EXCERPTED TEXT —
____________
Obviously, the other women don’t see things exactly the way Marilyn does (Claudia has a trans child, which isn’t to say she’s fully onboard). And therein lies the drama, as these four women grapple with menopause, professional expectations, shifting marital relationships, and the nagging disappointments of womanhood in America.

Caroline Aaron, Marilu Henner, Melanie Mayron, Marilu Henner, Brooke Adams, and Caroline Aaron star in Sandra Tsing Loh’s Madwomen of the West, directed by Thomas Caruso, at the Actors Temple Theatre. (© Carol Rosegg)

Aaron makes a particularly compelling advocate for her character, a liberal educator caught in the riptide of shifting culture. She turns to the audience and says, “God, do we need Hillary now? RIGHT?!?” And by the raucous response, you’d think she was talking about the Kaiser to a group of Prussian Junkers circa 1931. Every line is so sharp, every retort so perfectly timed, that we leave with no doubt about who Marilyn is and what she stands for. We can easily imagine her becoming the charismatic dictator of a new country, the borders of which roughly align with the Upper West Side.
____________
RECORDS —
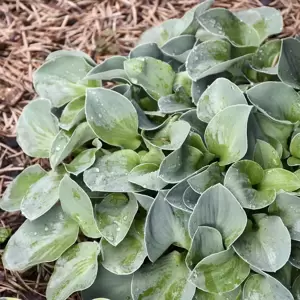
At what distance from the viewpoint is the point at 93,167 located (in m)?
1.39

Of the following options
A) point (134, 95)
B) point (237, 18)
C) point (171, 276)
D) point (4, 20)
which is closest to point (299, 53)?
point (237, 18)

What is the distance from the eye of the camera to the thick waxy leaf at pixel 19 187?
1.46 metres

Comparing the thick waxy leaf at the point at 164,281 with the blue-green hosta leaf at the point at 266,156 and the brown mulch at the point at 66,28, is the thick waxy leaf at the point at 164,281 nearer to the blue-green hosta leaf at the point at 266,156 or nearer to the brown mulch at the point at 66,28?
the blue-green hosta leaf at the point at 266,156

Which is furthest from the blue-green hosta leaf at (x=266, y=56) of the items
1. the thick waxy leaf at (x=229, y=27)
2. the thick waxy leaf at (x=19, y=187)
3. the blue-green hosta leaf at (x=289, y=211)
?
the thick waxy leaf at (x=19, y=187)

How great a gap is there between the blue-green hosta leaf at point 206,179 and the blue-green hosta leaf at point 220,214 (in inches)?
1.7

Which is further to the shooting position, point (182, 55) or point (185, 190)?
point (182, 55)

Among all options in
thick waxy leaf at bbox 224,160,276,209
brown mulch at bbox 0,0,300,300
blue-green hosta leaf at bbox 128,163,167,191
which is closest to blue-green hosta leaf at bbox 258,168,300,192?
thick waxy leaf at bbox 224,160,276,209

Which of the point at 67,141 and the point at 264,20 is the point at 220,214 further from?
the point at 264,20

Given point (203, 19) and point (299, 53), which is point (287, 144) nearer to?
point (299, 53)

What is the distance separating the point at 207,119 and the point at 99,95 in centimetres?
28

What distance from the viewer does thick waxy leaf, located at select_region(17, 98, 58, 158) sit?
153 centimetres

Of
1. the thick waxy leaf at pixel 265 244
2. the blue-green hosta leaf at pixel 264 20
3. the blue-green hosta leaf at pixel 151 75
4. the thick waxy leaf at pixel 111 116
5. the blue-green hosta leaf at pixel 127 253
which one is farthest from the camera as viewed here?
the blue-green hosta leaf at pixel 264 20

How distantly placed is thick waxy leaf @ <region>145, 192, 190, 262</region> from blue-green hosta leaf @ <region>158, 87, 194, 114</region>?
10.3 inches

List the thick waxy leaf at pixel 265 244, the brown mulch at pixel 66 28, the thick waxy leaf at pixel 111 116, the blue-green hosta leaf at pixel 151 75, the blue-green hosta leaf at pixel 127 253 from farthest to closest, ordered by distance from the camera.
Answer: the brown mulch at pixel 66 28 → the blue-green hosta leaf at pixel 151 75 → the thick waxy leaf at pixel 111 116 → the blue-green hosta leaf at pixel 127 253 → the thick waxy leaf at pixel 265 244
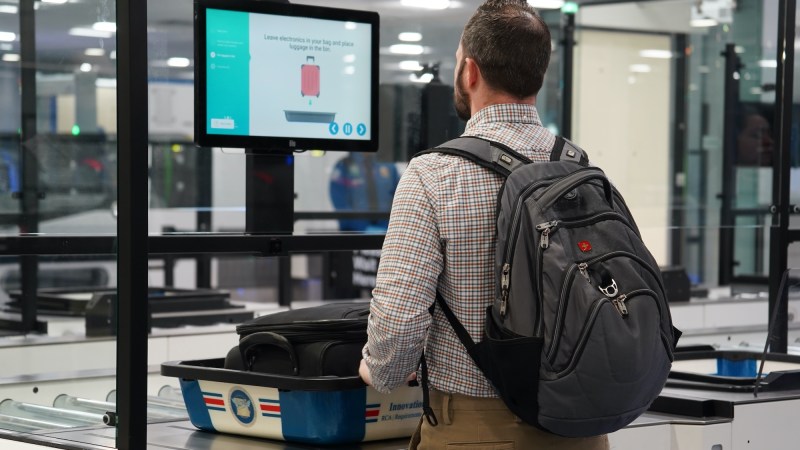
____________
EXERCISE OBJECTIVE — In the theater review, who directed Madwomen of the West?

SOLUTION — Thomas Caruso